When I started on this, I was initially doing a very restricted set of use cases: e.g. only elections to to the European Parliament. But the more examples I encountered, the more I realised that there was no advantage in doing only a sub-set, when each edit could resolve a much wider set of issues in one pass.

So the effect of what I am doing is to fix a set of redirects, some of which may be broken, but where identifying only the broken ones is massively more work than just standardising the lot. AWB just handles text patterns, and can't identify whether a link is red, so unless someone wants to handcode a whole bot which does squillions of system calls to identify only redlinks, this is the neatest way of doing it.

There are some changes (example) of the form [[Foo election, YYYY|alias]] to [[YYYY Foo election|alias]]. This is a mild violation of WP:NOTBROKEN but harmless, and it's quicker to action the change mechanically (albeit unnecessarily) than to spend time calculating whether it would be redundant.

Custom module edit

Edits are done using Wikipedia:AutoWikiBrowser (AWB) with a custom module (see WP:AutoWikiBrowser/Custom Modules) which generates a custom edit summary. The code of my module is at User:BrownHairedGirl/Election links cleanup/AWB custom module.

The design goals of the module were to:

  1. On any page, replace each wikilink of the form Foo election, YYYY or Foo election YYYY with a link of the form YYYY Foo election
  2. To be entirely rules-based, knowing nothing about any election.
  3. Display each variant in the edit summary as an actual link, to allow checking for any bluelinks turned red
  4. Skip cases where moving the year to the start of the title would be wrong.
    e.g. Candidates in the Foo election, YYYY should not be changed to YYYY Candidates in the Foo election.

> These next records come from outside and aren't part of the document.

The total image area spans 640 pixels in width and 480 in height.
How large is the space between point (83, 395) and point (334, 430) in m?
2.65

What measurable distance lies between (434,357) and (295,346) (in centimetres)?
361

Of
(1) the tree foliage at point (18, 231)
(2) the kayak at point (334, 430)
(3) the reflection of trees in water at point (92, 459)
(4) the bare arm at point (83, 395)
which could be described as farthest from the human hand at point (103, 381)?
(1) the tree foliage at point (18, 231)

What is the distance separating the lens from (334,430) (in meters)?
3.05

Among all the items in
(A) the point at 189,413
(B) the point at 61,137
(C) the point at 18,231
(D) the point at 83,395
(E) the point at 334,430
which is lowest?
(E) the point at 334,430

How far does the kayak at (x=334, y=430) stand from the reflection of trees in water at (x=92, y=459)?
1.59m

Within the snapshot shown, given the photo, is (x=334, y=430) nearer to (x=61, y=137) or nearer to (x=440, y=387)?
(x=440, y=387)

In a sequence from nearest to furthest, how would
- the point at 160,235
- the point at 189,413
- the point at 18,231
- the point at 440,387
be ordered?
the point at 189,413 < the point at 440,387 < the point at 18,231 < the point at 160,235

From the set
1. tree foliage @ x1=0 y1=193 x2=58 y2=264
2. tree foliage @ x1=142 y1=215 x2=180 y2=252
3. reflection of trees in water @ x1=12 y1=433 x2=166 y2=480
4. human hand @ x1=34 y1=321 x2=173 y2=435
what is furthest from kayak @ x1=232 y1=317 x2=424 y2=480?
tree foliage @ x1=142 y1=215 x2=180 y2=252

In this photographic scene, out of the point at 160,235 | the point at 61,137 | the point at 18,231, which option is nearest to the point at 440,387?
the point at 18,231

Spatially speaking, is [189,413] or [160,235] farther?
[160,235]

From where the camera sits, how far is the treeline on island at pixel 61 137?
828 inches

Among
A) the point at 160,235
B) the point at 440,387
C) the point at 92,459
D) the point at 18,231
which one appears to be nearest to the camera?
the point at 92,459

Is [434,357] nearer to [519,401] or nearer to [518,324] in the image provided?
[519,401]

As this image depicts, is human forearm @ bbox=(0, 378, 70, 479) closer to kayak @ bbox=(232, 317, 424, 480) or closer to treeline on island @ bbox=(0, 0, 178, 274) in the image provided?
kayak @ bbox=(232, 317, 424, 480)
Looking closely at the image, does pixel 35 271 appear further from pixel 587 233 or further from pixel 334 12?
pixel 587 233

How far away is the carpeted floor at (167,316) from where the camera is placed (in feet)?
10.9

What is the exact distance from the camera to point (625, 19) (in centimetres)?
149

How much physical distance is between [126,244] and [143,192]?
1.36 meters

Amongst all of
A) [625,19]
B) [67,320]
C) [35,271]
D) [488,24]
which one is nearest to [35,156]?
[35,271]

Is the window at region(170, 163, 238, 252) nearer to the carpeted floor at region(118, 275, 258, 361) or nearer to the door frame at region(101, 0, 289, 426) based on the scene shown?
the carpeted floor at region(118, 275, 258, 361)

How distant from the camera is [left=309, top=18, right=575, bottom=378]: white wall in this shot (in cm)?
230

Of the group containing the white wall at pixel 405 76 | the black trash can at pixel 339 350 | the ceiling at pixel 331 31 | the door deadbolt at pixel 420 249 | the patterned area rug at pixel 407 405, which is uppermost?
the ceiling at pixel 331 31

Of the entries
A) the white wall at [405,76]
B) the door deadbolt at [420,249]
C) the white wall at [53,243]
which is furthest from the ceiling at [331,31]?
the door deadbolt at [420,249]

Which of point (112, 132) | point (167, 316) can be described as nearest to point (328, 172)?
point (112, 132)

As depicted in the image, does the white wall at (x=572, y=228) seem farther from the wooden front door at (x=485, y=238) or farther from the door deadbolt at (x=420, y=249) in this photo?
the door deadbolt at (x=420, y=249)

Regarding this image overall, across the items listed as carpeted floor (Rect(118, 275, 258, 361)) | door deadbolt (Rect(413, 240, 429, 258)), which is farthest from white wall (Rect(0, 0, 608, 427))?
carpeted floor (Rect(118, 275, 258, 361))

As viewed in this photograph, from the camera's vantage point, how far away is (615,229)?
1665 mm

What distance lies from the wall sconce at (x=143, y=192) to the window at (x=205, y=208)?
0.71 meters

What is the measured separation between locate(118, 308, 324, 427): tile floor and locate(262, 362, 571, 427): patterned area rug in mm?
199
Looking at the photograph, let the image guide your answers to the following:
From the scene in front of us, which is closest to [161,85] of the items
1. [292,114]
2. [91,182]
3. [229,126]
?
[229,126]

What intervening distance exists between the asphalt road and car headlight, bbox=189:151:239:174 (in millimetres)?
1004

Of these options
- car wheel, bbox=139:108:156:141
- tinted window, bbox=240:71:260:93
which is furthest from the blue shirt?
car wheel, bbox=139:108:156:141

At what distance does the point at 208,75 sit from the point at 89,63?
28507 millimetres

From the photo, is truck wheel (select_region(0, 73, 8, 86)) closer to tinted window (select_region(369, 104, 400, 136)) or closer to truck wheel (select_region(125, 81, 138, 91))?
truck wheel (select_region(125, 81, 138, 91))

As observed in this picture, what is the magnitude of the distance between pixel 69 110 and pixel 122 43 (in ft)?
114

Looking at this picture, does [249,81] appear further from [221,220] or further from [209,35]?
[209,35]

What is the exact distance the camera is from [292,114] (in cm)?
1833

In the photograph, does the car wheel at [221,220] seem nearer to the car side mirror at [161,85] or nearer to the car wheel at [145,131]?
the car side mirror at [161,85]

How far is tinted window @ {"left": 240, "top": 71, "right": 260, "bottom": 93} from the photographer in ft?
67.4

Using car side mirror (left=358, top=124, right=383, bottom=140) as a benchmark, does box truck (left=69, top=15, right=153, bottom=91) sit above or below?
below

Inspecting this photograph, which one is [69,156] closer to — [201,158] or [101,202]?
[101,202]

Most of this has been achieved.

  1. The wikilink replacement works reliably and accurately
    • It also handles dates with a month, i.e. replace each wikilink of the form Foo election, Monthname YYYY or Foo election Monthname YYYY with a link of the form Monthname YYYY Foo election
    • It does not handle date ranges Foo election, June–July 1907 or Foo election, 1286–1287
  2. No special variants have been needed for any type of election, but it handles only those links which end in "election, YYYY" or "election, Monthname YYYY" (with or without the comma). It does not handle links to "Foo election, YYYY in Place". So e.g. it will ignore United States presidential election, 2012 in Texas and will not convert it to 2012 United States presidential election in Texas
  3. The edit summary displays the links changed, insofar as AWB's short limit on edit summaries allows (see https://phabricator.wikimedia.org/T199347). This allows easy tracking and fixing of the v small minority of cases where a bluelink is replaced by a redlink. Just look at my contribs, and look for redlinks
  4. The skip cases list has been developed by monitoring for unintended changes, and adding them to the list. The current list excludes links containing the following phases: (Boundary|list|in the|at the|elected|returned|results?|candidates?|selection|selected|polls?|polling|opinion|debates?)